» Task directions
Convert the listing below into a JSON array of strings, one string per line, omitting blank lines and the picture placeholder lines.

» Entries
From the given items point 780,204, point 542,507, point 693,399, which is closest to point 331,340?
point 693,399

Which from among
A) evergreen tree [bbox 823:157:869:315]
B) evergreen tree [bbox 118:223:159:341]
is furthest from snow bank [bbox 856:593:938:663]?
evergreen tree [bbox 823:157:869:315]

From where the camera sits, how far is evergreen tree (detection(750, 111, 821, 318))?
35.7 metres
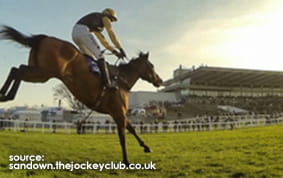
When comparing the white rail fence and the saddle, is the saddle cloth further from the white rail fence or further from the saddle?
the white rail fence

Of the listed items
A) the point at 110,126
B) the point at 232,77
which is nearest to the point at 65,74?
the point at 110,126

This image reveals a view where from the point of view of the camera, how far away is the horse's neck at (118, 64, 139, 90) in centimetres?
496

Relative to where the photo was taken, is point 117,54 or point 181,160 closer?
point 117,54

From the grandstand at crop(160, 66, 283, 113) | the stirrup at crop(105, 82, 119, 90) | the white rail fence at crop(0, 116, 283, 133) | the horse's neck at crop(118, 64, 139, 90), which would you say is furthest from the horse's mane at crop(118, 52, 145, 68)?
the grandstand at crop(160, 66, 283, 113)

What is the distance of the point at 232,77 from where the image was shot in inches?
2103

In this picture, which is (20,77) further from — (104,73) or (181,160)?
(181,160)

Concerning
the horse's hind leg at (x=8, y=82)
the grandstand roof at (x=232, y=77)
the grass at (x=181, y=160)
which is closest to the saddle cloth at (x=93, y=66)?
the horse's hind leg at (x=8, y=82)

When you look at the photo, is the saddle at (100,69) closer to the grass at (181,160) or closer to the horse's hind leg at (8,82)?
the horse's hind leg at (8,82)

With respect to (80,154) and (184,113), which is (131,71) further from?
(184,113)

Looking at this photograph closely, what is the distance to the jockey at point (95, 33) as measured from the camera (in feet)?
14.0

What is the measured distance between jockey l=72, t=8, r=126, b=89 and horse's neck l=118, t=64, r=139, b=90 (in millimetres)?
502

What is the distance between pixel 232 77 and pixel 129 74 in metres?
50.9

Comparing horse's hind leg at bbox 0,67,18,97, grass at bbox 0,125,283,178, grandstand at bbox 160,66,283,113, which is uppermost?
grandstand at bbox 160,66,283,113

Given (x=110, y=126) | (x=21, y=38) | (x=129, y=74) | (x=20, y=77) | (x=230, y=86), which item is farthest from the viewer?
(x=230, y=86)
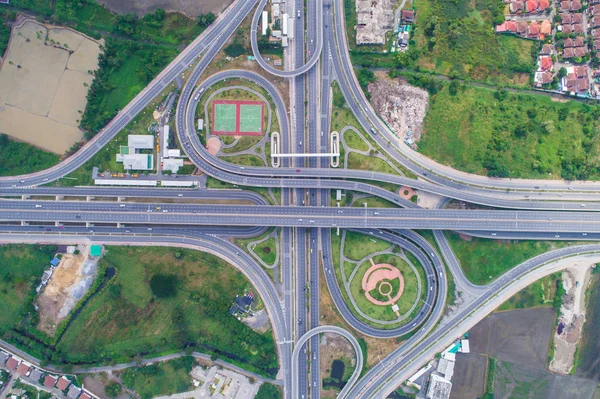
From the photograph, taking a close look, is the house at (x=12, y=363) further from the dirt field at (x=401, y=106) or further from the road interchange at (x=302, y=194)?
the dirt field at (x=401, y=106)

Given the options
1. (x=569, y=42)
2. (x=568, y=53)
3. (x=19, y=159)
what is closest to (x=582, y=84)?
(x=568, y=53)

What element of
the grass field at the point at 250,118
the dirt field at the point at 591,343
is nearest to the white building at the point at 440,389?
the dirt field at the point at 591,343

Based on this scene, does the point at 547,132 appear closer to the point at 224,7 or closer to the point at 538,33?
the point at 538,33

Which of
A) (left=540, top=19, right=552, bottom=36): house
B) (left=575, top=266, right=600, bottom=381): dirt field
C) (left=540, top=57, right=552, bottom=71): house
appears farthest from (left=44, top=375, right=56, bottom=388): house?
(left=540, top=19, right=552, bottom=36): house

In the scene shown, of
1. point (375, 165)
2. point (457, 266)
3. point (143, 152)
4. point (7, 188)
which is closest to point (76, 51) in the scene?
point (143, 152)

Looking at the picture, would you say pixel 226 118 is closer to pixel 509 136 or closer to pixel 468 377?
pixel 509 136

» Finished answer
[
  "From the given items point 780,204, point 542,507, point 693,399, which is closest to point 331,340?",
  "point 693,399",
  "Which from among",
  "A) evergreen tree [bbox 823:157:869:315]",
  "B) evergreen tree [bbox 118:223:159:341]",
  "is furthest from snow bank [bbox 856:593:938:663]?",
  "evergreen tree [bbox 823:157:869:315]",
  "From where the camera sits, how far is evergreen tree (detection(750, 111, 821, 318))?",
  "35.7 metres",
  "When comparing the white rail fence and the saddle, is the saddle cloth further from the white rail fence or further from the saddle?",
  "the white rail fence",
  "Of the listed items",
  "A) the point at 110,126",
  "B) the point at 232,77",
  "which is nearest to the point at 65,74?",
  "the point at 110,126",
  "This image reveals a view where from the point of view of the camera, how far away is the horse's neck at (118, 64, 139, 90) in centimetres?",
  "496",
  "Relative to where the photo was taken, is point 117,54 or point 181,160 closer?",
  "point 117,54",
  "From the grandstand at crop(160, 66, 283, 113) | the stirrup at crop(105, 82, 119, 90) | the white rail fence at crop(0, 116, 283, 133) | the horse's neck at crop(118, 64, 139, 90), which would you say is furthest from the horse's mane at crop(118, 52, 145, 68)?",
  "the grandstand at crop(160, 66, 283, 113)",
  "What is the distance of the point at 232,77 from where the image was shot in inches?",
  "2103",
  "In this picture, which is (20,77) further from — (104,73) or (181,160)?",
  "(181,160)",
  "Concerning",
  "the horse's hind leg at (x=8, y=82)",
  "the grandstand roof at (x=232, y=77)",
  "the grass at (x=181, y=160)",
  "which is closest to the saddle cloth at (x=93, y=66)?",
  "the horse's hind leg at (x=8, y=82)",
  "When you look at the photo, is the saddle at (100,69) closer to the grass at (181,160) or closer to the horse's hind leg at (8,82)?",
  "the horse's hind leg at (8,82)",
  "With respect to (80,154) and (184,113), which is (131,71) further from?",
  "(184,113)",
  "Looking at this photograph closely, what is the distance to the jockey at point (95, 33) as measured from the camera (in feet)?",
  "14.0",
  "What is the measured distance between jockey l=72, t=8, r=126, b=89 and horse's neck l=118, t=64, r=139, b=90 (in millimetres)?",
  "502",
  "What is the distance between pixel 232 77 and pixel 129 74 in metres?",
  "50.9",
  "Comparing horse's hind leg at bbox 0,67,18,97, grass at bbox 0,125,283,178, grandstand at bbox 160,66,283,113, which is uppermost?",
  "grandstand at bbox 160,66,283,113",
  "Given (x=110, y=126) | (x=21, y=38) | (x=129, y=74) | (x=20, y=77) | (x=230, y=86), which item is farthest from the viewer?",
  "(x=230, y=86)",
  "From the photograph, taking a close look, is the house at (x=12, y=363) further from the dirt field at (x=401, y=106) or further from the road interchange at (x=302, y=194)?",
  "the dirt field at (x=401, y=106)",
  "Given the options",
  "1. (x=569, y=42)",
  "2. (x=568, y=53)",
  "3. (x=19, y=159)",
  "what is closest to (x=582, y=84)?",
  "(x=568, y=53)",
  "What element of",
  "the grass field at the point at 250,118",
  "the dirt field at the point at 591,343",
  "is nearest to the white building at the point at 440,389?",
  "the dirt field at the point at 591,343",
  "Based on this scene, does the point at 547,132 appear closer to the point at 224,7 or closer to the point at 538,33?",
  "the point at 538,33",
  "Which of",
  "A) (left=540, top=19, right=552, bottom=36): house",
  "B) (left=575, top=266, right=600, bottom=381): dirt field",
  "C) (left=540, top=57, right=552, bottom=71): house",
  "appears farthest from (left=44, top=375, right=56, bottom=388): house?",
  "(left=540, top=19, right=552, bottom=36): house",
  "In the scene shown, of",
  "1. point (375, 165)",
  "2. point (457, 266)",
  "3. point (143, 152)",
  "4. point (7, 188)",
  "which is closest to point (76, 51) in the scene?",
  "point (143, 152)",
  "Looking at the picture, would you say pixel 226 118 is closer to pixel 509 136 or closer to pixel 468 377?",
  "pixel 509 136"
]